[Start of Given records]

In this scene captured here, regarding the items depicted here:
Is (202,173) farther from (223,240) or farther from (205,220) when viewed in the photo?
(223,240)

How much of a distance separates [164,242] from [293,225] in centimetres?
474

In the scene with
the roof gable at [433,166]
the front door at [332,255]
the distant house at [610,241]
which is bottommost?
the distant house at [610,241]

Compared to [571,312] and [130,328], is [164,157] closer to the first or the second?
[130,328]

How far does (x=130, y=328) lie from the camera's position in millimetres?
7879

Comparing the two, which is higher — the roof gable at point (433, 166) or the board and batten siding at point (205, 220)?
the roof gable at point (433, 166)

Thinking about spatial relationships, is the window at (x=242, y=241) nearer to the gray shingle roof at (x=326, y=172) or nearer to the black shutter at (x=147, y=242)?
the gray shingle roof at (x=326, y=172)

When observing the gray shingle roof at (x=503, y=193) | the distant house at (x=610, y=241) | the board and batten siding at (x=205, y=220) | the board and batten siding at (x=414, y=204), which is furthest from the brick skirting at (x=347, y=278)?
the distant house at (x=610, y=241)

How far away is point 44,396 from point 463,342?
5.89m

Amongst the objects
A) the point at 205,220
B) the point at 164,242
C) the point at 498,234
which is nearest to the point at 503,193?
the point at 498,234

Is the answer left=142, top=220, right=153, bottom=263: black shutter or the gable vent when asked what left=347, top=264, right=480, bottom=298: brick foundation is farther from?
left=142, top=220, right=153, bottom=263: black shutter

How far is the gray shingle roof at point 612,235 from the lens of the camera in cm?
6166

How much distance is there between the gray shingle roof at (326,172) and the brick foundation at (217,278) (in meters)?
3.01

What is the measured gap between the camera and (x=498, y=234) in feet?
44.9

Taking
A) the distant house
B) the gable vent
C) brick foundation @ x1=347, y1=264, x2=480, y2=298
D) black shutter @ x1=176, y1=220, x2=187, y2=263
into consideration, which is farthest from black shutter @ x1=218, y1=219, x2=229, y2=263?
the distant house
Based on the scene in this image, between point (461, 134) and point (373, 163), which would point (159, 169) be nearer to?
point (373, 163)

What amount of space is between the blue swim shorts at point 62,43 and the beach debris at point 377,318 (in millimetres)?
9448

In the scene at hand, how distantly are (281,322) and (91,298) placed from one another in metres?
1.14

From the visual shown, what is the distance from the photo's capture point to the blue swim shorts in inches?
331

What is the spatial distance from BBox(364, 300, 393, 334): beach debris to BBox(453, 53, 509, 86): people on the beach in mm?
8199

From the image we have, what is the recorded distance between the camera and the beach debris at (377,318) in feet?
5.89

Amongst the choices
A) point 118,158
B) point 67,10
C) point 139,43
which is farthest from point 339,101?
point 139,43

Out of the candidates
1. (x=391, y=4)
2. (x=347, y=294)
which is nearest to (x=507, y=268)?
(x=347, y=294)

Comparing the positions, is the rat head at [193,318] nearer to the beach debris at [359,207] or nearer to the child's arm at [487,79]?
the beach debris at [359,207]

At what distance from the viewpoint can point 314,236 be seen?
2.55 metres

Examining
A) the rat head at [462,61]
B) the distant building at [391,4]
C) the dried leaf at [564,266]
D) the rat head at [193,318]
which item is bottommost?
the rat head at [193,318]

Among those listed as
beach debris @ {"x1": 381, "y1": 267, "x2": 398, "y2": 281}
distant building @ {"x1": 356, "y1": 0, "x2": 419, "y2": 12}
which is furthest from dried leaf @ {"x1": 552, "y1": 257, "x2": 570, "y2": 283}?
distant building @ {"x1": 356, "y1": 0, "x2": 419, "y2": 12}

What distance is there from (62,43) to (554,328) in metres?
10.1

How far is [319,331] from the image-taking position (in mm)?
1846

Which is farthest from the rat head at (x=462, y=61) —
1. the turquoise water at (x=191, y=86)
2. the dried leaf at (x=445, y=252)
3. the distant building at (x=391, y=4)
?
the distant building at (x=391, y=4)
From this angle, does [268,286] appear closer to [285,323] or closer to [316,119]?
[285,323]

[End of Given records]

• **Do this**
Reproduce the listing above verbatim, from first line to last.

• **Reply**
In this scene captured here, regarding the items depicted here:
Is (202,173) farther from (223,240) or farther from (205,220) when viewed in the photo?
(223,240)

How much of a distance separates [164,242] from [293,225] in centimetres?
474

In the scene with
the roof gable at [433,166]
the front door at [332,255]
the distant house at [610,241]
which is bottommost?
the distant house at [610,241]

Compared to [571,312] and [130,328], is [164,157] closer to the first or the second?
[130,328]

How far does (x=130, y=328) lie from the camera's position in millimetres?
7879

Comparing the two, which is higher — the roof gable at point (433, 166) or the board and batten siding at point (205, 220)?
the roof gable at point (433, 166)

Thinking about spatial relationships, is the window at (x=242, y=241) nearer to the gray shingle roof at (x=326, y=172) or nearer to the black shutter at (x=147, y=242)?
the gray shingle roof at (x=326, y=172)

When observing the gray shingle roof at (x=503, y=193) | the distant house at (x=610, y=241) | the board and batten siding at (x=205, y=220) | the board and batten siding at (x=414, y=204), which is furthest from the brick skirting at (x=347, y=278)?
the distant house at (x=610, y=241)

How far away is point 44,396 from point 463,342?
5.89m

Amongst the objects
A) the point at 205,220
B) the point at 164,242
C) the point at 498,234
which is nearest to the point at 503,193?
the point at 498,234

Is the answer left=142, top=220, right=153, bottom=263: black shutter or the gable vent when asked what left=347, top=264, right=480, bottom=298: brick foundation is farther from?
left=142, top=220, right=153, bottom=263: black shutter

How far is the gray shingle roof at point 612,235 from the lens of the camera in cm?
6166

How much distance is there between the gray shingle roof at (326,172) and the brick foundation at (217,278) (in meters)?
3.01

What is the measured gap between the camera and (x=498, y=234) in feet?
44.9

Taking
A) the distant house
B) the gable vent
C) brick foundation @ x1=347, y1=264, x2=480, y2=298
D) black shutter @ x1=176, y1=220, x2=187, y2=263
into consideration, which is farthest from black shutter @ x1=218, y1=219, x2=229, y2=263?
the distant house
Based on the scene in this image, between point (461, 134) and point (373, 163), which would point (159, 169) be nearer to?
point (373, 163)

What amount of space is between the blue swim shorts at point 62,43 and the beach debris at point 377,318 (in millimetres)?
9448

In the scene at hand, how distantly are (281,322) and (91,298) placed from one another in metres?
1.14

From the visual shown, what is the distance from the photo's capture point to the blue swim shorts in inches?
331

What is the spatial distance from BBox(364, 300, 393, 334): beach debris to BBox(453, 53, 509, 86): people on the beach in mm?
8199

From the image we have, what is the recorded distance between the camera and the beach debris at (377,318) in feet?
5.89

Amongst the choices
A) point 118,158
B) point 67,10
C) point 139,43
which is farthest from point 339,101?
point 139,43

Out of the candidates
1. (x=391, y=4)
2. (x=347, y=294)
which is nearest to (x=507, y=268)?
(x=347, y=294)

Comparing the positions, is the rat head at [193,318] nearer to the beach debris at [359,207] or nearer to the child's arm at [487,79]?
the beach debris at [359,207]

At what distance from the viewpoint can point 314,236 be seen?
2.55 metres

Examining
A) the rat head at [462,61]
B) the distant building at [391,4]
C) the dried leaf at [564,266]
D) the rat head at [193,318]
which item is bottommost?
the rat head at [193,318]

Among those listed as
beach debris @ {"x1": 381, "y1": 267, "x2": 398, "y2": 281}
distant building @ {"x1": 356, "y1": 0, "x2": 419, "y2": 12}
which is furthest from dried leaf @ {"x1": 552, "y1": 257, "x2": 570, "y2": 283}?
distant building @ {"x1": 356, "y1": 0, "x2": 419, "y2": 12}

What distance is there from (62,43) to (554,328) in metres?
10.1

How far is [319,331] from the image-taking position (in mm)?
1846

Which is farthest from the rat head at (x=462, y=61) —
1. the turquoise water at (x=191, y=86)
2. the dried leaf at (x=445, y=252)
3. the distant building at (x=391, y=4)
?
the distant building at (x=391, y=4)
From this angle, does [268,286] appear closer to [285,323] or closer to [316,119]?
[285,323]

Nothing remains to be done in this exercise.